Они ушли в ризницу. Хор поет гимн, чтобы скоротать время для поцелуев, и, правильно или нет, я сажусь, утешая свою бедную шляпу. Было время, когда я тоже заходил в ризницу; когда я был своего рода авторитетом на свадьбах и еженедельно присутствовал в каком-нибудь второстепенном официальном качестве. Любая случайная работа, которая появлялась, казалось, ложилась на меня. Если кому-то нужно было срочно подписать регистрационную книгу, или поцеловать мать невесты, или завести машину для отъезда, считалось само собой разумеющимся, что это должен сделать я. Я носил белый цветок в петлице, чтобы показать, что я свободен. Я служил, могу сказать, на совершенно почетной основе, за исключением того, что от меня ожидалось сделать счастливой паре подарок немного дороже, чем от остальных. Однажды я случайно намекнул жениху, что у него есть другие друзья, более декоративные, а значит, более подходящие для такой работы, чем я; на что он ответил, что все они женаты, а этикет требует холостяка для такого дела. Конечно, как только я услышал это, я тоже женился.

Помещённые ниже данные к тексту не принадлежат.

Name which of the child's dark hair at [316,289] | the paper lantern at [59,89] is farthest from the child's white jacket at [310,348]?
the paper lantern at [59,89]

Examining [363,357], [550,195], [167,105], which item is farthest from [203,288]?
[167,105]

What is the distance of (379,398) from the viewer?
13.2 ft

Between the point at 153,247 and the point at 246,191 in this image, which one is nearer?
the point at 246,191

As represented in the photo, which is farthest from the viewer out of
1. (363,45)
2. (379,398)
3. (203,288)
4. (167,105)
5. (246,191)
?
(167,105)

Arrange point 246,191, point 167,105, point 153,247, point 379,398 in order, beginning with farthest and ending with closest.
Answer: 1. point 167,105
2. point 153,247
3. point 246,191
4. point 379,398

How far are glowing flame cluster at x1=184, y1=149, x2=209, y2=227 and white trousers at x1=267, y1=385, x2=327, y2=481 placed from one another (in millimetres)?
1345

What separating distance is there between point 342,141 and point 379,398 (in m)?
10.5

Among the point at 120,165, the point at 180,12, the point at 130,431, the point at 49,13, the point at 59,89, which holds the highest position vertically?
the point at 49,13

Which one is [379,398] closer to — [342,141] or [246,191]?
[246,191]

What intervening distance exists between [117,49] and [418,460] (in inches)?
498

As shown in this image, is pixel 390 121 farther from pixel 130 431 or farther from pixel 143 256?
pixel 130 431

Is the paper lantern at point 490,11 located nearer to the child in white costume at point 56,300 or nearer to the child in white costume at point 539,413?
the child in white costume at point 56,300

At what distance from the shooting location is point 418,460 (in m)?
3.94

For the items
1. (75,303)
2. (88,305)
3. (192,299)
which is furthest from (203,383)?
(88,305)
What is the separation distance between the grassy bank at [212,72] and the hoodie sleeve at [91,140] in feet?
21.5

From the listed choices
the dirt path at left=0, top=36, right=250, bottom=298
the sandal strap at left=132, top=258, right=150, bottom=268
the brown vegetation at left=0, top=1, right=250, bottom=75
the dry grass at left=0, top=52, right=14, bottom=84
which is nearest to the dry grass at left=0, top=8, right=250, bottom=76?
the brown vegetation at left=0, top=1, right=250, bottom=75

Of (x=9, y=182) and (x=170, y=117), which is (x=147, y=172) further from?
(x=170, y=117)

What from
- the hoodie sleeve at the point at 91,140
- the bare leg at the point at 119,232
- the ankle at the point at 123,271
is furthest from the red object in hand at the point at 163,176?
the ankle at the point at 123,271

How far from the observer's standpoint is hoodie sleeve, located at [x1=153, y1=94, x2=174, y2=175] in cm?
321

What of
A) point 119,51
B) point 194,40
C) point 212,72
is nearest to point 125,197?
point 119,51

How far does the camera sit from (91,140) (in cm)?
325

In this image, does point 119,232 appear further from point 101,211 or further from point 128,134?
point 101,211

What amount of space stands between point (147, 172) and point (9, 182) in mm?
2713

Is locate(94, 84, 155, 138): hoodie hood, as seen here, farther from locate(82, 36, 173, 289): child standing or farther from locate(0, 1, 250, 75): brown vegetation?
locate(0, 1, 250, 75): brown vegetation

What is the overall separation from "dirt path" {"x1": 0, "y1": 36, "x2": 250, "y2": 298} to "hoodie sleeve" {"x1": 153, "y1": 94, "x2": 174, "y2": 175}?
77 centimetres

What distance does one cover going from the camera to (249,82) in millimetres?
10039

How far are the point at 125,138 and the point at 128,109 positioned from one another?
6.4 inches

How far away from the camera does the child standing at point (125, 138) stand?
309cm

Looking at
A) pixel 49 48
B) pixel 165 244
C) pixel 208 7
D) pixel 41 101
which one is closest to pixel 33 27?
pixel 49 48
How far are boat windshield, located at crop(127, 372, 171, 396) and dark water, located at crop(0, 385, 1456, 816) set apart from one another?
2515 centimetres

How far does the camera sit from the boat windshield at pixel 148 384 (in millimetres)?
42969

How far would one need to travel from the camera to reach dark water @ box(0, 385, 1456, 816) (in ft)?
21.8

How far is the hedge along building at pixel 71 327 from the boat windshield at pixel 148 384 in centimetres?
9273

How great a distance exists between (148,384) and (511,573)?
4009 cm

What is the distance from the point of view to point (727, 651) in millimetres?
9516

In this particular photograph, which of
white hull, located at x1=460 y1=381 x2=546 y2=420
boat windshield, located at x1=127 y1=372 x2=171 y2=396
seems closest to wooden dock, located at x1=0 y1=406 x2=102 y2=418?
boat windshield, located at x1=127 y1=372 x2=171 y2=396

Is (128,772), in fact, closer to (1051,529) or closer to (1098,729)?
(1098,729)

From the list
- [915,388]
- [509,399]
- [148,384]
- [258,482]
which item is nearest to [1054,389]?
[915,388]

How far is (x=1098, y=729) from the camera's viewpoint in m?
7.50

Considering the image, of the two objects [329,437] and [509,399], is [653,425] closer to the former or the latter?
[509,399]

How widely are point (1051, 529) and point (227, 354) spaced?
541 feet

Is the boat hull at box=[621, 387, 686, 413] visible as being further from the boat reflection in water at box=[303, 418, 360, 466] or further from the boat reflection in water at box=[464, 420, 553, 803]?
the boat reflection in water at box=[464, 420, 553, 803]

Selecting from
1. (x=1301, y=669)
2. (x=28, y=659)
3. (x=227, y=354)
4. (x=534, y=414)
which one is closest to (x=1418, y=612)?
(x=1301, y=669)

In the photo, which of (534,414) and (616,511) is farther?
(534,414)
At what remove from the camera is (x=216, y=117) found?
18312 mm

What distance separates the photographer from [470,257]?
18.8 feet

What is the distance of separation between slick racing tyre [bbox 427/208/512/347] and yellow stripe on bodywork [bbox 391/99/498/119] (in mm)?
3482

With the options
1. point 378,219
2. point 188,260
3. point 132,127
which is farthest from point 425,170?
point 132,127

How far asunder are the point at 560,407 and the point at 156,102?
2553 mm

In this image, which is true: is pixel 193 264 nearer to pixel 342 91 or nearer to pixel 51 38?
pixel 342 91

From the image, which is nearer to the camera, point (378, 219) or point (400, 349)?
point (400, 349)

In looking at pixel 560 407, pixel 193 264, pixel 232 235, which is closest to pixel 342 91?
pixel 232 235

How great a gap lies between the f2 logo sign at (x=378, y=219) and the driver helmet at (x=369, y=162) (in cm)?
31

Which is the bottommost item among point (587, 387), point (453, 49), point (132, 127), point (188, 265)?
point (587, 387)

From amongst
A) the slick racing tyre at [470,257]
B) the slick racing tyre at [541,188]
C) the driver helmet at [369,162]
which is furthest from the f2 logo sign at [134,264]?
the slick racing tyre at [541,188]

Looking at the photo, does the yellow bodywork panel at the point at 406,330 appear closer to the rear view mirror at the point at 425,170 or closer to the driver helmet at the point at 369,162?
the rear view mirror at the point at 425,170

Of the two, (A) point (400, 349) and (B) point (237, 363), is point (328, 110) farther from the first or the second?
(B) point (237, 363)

Вот они идут. «Разве она не выглядит мило?» Мы спешим за ними и бежим к экипажам. Я всего лишь друг жениха; пожалуй, мне лучше пойти пешком.

Должно быть, очень легко быть гостем на свадебном приеме, где каждый из двух кланов считает само собой разумеющимся, что все необычные незнакомцы принадлежат к другому клану. Действительно, никому, у кого есть один хороший костюм и аппетит к шампанскому и сэндвичам, не нужно голодать в Лондоне. Он или она может безопасно забрести туда, куда манит красная ковровая дорожка. Полагаю, я должен появиться на этом приеме, но если я случайно пройду мимо другого куска ковра по пути к дому, и люди, входящие туда, покажутся более привлекательными, чем наша компания, я буду искушен присоединиться к ним.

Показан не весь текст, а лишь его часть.